Temos que saber todos fazer o mesmo?

Já vos falei aqui ontem da responsabilidade que foi ter estado ontem tantas horas em total improviso, com uma câmara apontada a mim. Entrevistar pessoas sem perguntas preparadas, ripostar consoante as respostas e nunca (NUNCA!) deixar que haja um silêncio desconfortável.

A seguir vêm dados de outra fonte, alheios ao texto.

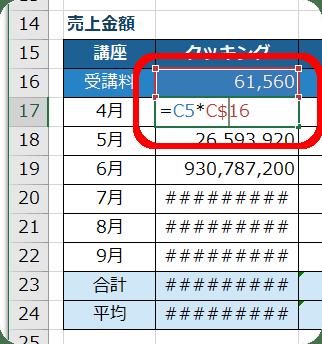 【MOS対策のヒント】数式をコピーしても正しくなるようにする(複合参照)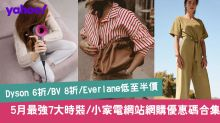 【網購優惠碼】5月網購優惠碼合集!Dyson 6折、BV 8折、Loewe 7折(持續更新)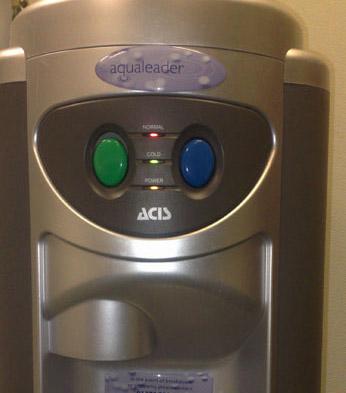 water-cooler1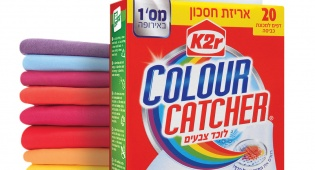 דפים למכונת הכביסה למניעת תאונות צבע - מהיום מפסיקים למיין צבעים ומתחילים ללכוד צבעים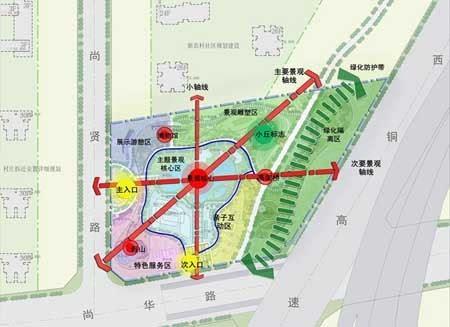 单位名称:西安市城市规划设计研究院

Se nascemos todos com esta capacidade? Não sei. Não sei se será uma questão de treino. A única coisa que sei é que, no meu caso, isto já nasceu comigo. Sinto mesmo que nasci para isto: comunicar com pessoas, desafiá-las, descobri-las, explorá-las, dá-las a conhecer através de uma conversa de dois estranhos que se tornam amigos no tempo de antena.

Não me vejo a fazer outra coisa. Foi sempre assim, sempre foi isto que eu sabia que sabia fazer. E acho isto muito importante. Mais do que o que vos dá conforto, o que é que vos dá prazer? O que é que cada um de nós sabe que sabe fazer? Esse é o nosso propósito no mundo. Nascemos a saber fazer algo. Sem querer, especializamo-nos em alguma coisa. Por muito que ela nos possa parecer insignificante. Se a soubermos fazer, a taxa de sucesso tem tudo para ser 100%. E deixarmo-nos apaixonar por isso. Sem medo, sem vergonha. O que quer que seja. Forçar talentos para alcançar um qualquer objetivo, não resulta. O que é de raiz é natural, e isso sabe-se desde o primeiro segundo.

É só preciso tempo. É só preciso concentração. Desarrumem as vossas gavetas da vida e repensem. O que é que vocês sabem fazer? Isso será o vosso propósito no mundo. O meu, é este 🙂 (E a escolha do vestido vermelho também foi por aí… a atitude, a confiança naquilo que estava a fazer. Fácil!)